Although human rights groups have routinely charged Karimov's government with using systematic torture in prisons and police stations, the US has been mild in its criticism as Uzbekistan houses one of the major American military bases in the region.

Russia, fearful of Islamists, also supports Karimov. Russian Foreign Minister Sergei Lavrov appeared to back Karimov's version of events, saying the Andijan protests appeared pre-planned and included regional extremist groups.

Massacres

A wife mourns her slain husband. (Reuters)

Two days after the uprising, blood and body parts, hastily sprinkled with soil, still lay on the pavements, streets, and gutters in the center of Andijan, a leafy town of 300,000 people.

As families of the victims started burying their dead, survivors of the army clampdown spoke about how soldiers were ordered to shoot them in cold blood.

Witnesses further revealed a bloody mayhem in which women and children were gunned down.

“They shot at us like rabbits,” a boy in his late teens told Reuters Sunday, recalling the horror of troops rampaging through Andijan on Friday.

Others said that when soldiers started removing bodies, a handful of wounded tried to get away but were shot dead on the spot.

“Those wounded who tried to get away were finished with single shots from a Kalashnikov rifle,” said one witness, a businessman. “Three or four soldiers were assigned to killing the wounded.”

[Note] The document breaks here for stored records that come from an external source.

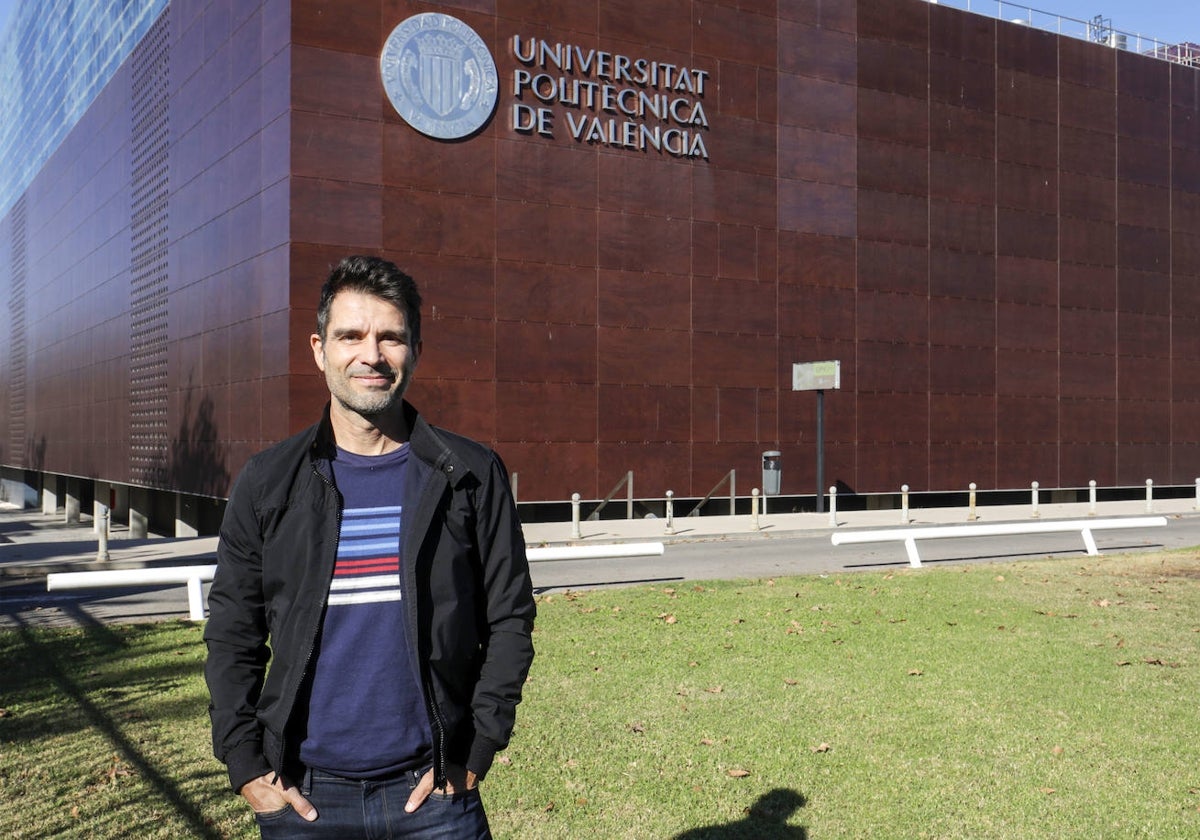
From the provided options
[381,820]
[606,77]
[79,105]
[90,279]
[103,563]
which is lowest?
[103,563]

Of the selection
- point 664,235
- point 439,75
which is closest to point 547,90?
point 439,75

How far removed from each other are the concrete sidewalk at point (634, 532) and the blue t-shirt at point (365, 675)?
1534 cm

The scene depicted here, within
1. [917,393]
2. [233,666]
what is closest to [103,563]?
[233,666]

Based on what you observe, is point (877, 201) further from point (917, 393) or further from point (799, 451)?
point (799, 451)

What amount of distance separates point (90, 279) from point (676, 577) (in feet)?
114

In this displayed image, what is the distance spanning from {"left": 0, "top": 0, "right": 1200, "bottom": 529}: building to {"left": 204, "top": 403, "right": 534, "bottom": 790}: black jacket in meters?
21.7

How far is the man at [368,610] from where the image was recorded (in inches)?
115

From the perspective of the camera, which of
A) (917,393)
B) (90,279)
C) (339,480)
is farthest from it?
(90,279)

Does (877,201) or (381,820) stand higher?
(877,201)

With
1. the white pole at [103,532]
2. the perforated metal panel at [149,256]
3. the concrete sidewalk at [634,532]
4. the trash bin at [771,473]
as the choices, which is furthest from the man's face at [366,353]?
the perforated metal panel at [149,256]

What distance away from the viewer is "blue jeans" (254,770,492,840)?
9.56 ft

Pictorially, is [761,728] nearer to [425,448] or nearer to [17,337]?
[425,448]

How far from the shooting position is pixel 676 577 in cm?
1552

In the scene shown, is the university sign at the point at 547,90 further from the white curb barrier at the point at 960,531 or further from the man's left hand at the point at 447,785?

Another witness, a 42-year-old driver, said he saw soldiers later loading corpses onto trucks and buses.

“At about 5:00 a.m. (on Saturday) the dead women and children were the first to be removed from the street,” he said. “I could not count all the dead, there were literally hundreds.”

“There were many bodies lying on top of each other, and smashed brains on the pavement.”

Soldiers moved among “hundreds” of bodies and finished off some of the wounded with a single bullet, said one witness to Friday's killings outside School No. 15.

The facade of the two-storey school was pockmarked with at least 20 bullet holes with pools of wet blood mixed with water and dirt could be seen in the blocked open drains.

Refugee Camp

In another development, Kyrgyzstan opened a camp for refugees fleeing from its western neighbor Uzbekistan.

“A refugee camp has been put in place in the region of Jalal-Abad to offer indispensable aid to Uzbek citizens,” said the press office for Kyrgyzstan's emergencies ministry.

The camp already houses some 900 people, many of them injured, who crossed the border after the ferocious military clampdown.

“Thirteen among them have bullet wounds,” Samat Toimatov, a Kyrgyz health ministry official, told AFP.

Some 3,000 Uzbeks were reported to have massed on the border with Kyrgyzstan, according to Kyrgyz border guards.

Although the border was closed immediately following the violence, it was reopened near the village of Kara-Suu on Sunday for five days, Kyrgyz border guards said.